### Task instructions
Report every line below that contains the string "further", copying each such line in full, and treat case as significant when matching.

Rows of spatial question data:
^^^^
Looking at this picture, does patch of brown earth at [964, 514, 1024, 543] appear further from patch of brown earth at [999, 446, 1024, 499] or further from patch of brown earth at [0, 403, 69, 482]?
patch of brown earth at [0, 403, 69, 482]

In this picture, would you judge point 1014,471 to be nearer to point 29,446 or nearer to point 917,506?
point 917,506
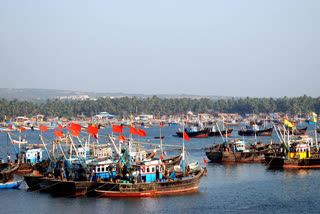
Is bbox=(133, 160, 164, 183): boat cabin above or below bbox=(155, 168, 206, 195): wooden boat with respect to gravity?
above

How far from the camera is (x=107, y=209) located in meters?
60.6

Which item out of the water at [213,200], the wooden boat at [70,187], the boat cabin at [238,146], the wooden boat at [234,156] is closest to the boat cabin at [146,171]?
the water at [213,200]

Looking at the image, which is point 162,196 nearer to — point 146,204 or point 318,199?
point 146,204

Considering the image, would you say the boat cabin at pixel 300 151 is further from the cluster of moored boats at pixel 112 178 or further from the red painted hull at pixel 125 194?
the red painted hull at pixel 125 194

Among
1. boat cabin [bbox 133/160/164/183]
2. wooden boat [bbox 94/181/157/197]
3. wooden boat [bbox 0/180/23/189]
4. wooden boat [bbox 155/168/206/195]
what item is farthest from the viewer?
wooden boat [bbox 0/180/23/189]

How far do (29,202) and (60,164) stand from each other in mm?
8613

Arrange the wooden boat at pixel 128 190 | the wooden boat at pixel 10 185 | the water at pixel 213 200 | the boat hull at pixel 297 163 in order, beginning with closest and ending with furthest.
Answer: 1. the water at pixel 213 200
2. the wooden boat at pixel 128 190
3. the wooden boat at pixel 10 185
4. the boat hull at pixel 297 163

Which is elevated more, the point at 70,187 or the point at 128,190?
the point at 128,190

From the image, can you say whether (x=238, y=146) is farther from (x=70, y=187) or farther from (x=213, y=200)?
(x=70, y=187)

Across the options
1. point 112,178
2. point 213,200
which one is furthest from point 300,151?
point 112,178

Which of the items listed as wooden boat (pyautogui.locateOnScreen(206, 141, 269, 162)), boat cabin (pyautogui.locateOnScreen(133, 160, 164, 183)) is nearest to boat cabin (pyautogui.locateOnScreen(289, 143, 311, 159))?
wooden boat (pyautogui.locateOnScreen(206, 141, 269, 162))

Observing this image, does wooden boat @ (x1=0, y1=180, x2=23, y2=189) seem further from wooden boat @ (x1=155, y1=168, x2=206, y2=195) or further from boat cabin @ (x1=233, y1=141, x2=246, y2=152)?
boat cabin @ (x1=233, y1=141, x2=246, y2=152)

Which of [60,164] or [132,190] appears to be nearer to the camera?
[132,190]

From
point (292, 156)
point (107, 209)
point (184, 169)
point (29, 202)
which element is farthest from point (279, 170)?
point (29, 202)
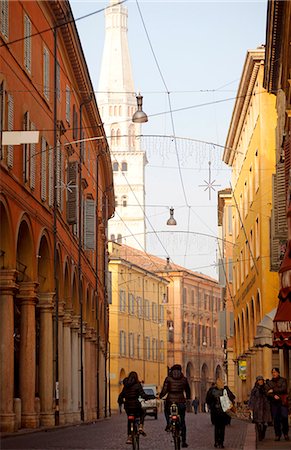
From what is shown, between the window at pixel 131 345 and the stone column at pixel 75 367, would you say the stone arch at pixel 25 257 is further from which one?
the window at pixel 131 345

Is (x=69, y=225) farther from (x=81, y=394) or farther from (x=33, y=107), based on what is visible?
(x=33, y=107)

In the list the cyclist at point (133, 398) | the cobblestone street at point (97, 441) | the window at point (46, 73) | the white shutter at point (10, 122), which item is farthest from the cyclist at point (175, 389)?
the window at point (46, 73)

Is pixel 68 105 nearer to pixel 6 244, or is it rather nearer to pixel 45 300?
pixel 45 300

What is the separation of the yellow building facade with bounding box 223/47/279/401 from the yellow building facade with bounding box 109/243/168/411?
108 ft

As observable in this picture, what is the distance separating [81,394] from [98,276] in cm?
1571

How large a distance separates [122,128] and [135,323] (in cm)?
8762

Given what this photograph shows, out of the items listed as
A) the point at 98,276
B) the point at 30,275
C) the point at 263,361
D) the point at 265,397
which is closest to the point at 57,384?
the point at 30,275

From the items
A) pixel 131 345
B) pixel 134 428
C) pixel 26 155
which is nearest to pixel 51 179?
pixel 26 155

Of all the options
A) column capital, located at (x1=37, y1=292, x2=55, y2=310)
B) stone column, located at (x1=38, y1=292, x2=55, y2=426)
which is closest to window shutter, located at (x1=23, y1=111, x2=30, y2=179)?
column capital, located at (x1=37, y1=292, x2=55, y2=310)

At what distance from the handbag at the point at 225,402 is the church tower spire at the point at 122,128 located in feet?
498

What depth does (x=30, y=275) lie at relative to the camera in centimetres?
3366

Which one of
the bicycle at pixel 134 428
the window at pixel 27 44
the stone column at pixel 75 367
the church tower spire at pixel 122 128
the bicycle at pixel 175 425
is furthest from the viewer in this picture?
the church tower spire at pixel 122 128

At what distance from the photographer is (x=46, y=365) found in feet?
121

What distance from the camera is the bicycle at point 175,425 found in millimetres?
21156
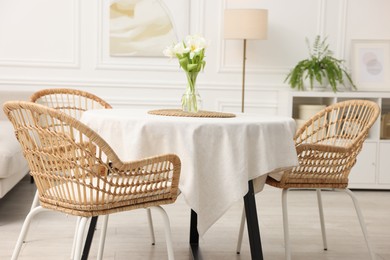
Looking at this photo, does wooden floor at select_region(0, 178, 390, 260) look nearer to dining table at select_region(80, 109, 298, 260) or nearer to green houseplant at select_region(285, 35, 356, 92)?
dining table at select_region(80, 109, 298, 260)

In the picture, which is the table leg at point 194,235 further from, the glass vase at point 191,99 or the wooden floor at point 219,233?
the glass vase at point 191,99

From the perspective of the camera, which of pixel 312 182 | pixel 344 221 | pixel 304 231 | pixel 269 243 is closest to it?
pixel 312 182

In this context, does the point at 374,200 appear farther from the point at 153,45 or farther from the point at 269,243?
the point at 153,45

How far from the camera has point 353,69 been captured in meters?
5.23

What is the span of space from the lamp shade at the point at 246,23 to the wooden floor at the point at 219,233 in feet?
4.14

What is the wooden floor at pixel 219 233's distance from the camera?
3117mm

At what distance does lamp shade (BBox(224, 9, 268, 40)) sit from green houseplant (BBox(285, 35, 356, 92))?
1.45 feet

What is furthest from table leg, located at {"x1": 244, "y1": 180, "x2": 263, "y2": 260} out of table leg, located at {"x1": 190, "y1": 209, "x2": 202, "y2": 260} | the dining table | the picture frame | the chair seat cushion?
the picture frame

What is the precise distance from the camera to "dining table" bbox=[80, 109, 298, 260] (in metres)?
2.32

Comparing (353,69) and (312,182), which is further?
(353,69)

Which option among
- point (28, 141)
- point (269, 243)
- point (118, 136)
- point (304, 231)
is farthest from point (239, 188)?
point (304, 231)

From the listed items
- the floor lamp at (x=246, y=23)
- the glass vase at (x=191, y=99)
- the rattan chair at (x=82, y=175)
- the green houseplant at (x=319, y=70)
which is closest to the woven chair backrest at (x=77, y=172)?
the rattan chair at (x=82, y=175)

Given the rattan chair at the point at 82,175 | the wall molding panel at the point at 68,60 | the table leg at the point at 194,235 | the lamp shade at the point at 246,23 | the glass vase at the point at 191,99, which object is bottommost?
the table leg at the point at 194,235

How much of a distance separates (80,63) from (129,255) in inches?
96.8
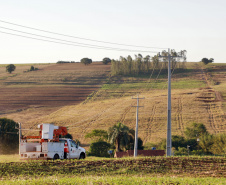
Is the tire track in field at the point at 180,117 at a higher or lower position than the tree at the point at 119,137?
higher

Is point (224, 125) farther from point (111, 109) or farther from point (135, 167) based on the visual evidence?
point (135, 167)

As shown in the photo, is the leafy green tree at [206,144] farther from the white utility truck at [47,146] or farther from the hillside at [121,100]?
the white utility truck at [47,146]

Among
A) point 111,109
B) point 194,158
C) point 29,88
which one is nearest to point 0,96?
point 29,88

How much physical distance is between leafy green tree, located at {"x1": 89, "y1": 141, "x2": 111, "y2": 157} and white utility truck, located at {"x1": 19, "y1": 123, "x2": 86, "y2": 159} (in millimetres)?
30266

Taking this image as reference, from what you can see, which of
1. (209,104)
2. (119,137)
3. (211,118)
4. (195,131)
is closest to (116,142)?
(119,137)

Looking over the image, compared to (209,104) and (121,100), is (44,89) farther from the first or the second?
(209,104)

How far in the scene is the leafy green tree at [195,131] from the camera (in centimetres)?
7894

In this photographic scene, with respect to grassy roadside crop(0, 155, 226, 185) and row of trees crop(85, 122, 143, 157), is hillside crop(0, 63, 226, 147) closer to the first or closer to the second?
row of trees crop(85, 122, 143, 157)

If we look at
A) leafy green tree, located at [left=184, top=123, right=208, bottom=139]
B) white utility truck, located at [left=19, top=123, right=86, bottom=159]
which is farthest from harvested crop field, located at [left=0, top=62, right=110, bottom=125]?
white utility truck, located at [left=19, top=123, right=86, bottom=159]

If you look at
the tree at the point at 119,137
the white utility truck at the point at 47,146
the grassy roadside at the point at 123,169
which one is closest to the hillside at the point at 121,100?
the tree at the point at 119,137

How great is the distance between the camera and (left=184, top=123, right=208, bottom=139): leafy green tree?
78.9 metres

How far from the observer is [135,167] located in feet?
80.6

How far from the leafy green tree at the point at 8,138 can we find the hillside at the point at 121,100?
47.9 feet

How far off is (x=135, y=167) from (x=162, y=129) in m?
62.9
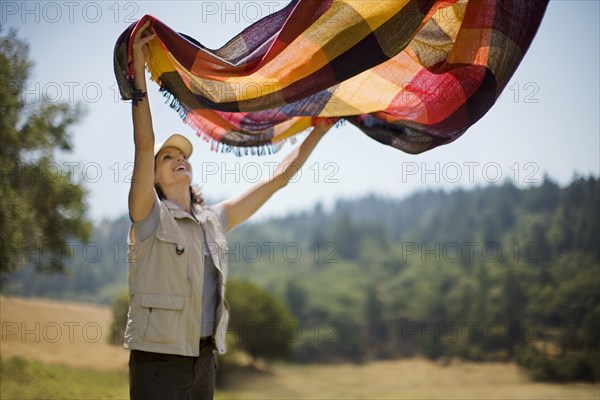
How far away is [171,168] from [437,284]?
21.6 m

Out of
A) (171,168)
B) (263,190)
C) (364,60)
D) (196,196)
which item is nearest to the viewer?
(364,60)

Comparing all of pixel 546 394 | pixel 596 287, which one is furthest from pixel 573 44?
pixel 546 394

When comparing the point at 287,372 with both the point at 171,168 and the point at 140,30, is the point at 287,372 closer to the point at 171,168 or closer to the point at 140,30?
the point at 171,168

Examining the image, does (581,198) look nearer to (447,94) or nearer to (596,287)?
(596,287)

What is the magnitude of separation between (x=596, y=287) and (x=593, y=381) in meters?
1.34

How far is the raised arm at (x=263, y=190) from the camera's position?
2.54 m

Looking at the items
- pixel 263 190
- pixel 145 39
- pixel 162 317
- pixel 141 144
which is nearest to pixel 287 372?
pixel 263 190

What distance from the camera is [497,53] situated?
1.88m

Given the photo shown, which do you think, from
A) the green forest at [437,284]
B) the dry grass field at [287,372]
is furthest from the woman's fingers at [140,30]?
the green forest at [437,284]

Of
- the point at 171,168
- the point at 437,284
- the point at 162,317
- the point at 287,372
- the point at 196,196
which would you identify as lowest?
the point at 287,372

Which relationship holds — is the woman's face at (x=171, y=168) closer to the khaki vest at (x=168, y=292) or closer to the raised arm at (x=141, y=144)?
the khaki vest at (x=168, y=292)

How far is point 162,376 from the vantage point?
1.98m

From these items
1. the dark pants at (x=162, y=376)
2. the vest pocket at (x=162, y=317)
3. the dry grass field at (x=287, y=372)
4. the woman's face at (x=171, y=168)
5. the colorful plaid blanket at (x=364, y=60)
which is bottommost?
the dry grass field at (x=287, y=372)

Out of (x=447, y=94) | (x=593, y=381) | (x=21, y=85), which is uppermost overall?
(x=21, y=85)
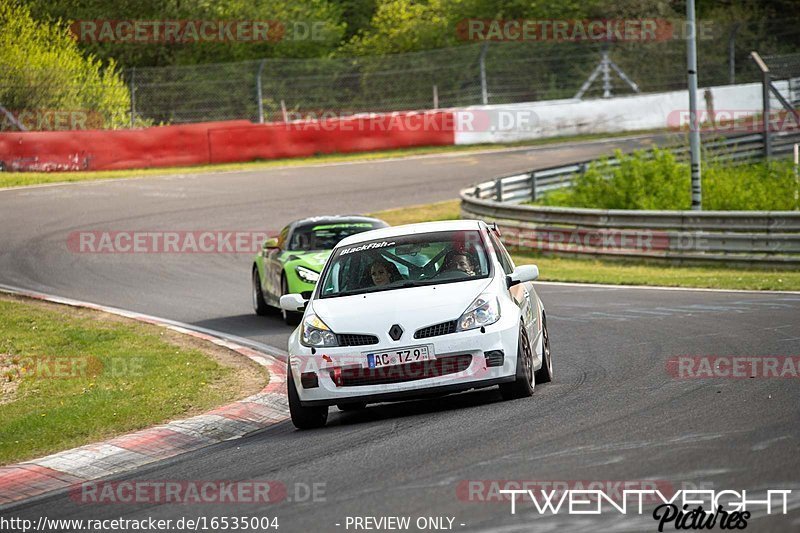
^^^^
### Result of this exercise
Looking at this picture, does patch of brown earth at [964, 514, 1024, 543] appear further from patch of brown earth at [999, 446, 1024, 499] or further from patch of brown earth at [0, 403, 69, 482]?
Considering the image, would you say the boat cabin at pixel 300 151 is further from the cluster of moored boats at pixel 112 178 or further from the red painted hull at pixel 125 194?
Observing this image, does wooden boat @ (x1=0, y1=180, x2=23, y2=189) seem further from wooden boat @ (x1=155, y1=168, x2=206, y2=195) or further from boat cabin @ (x1=233, y1=141, x2=246, y2=152)?
From what is shown, between the window at pixel 131 345 and the stone column at pixel 75 367, would you say the stone arch at pixel 25 257 is further from which one?
In the picture, which is the table leg at point 194,235 further from, the glass vase at point 191,99 or the wooden floor at point 219,233?
Comparing (353,69) and (312,182), which is further?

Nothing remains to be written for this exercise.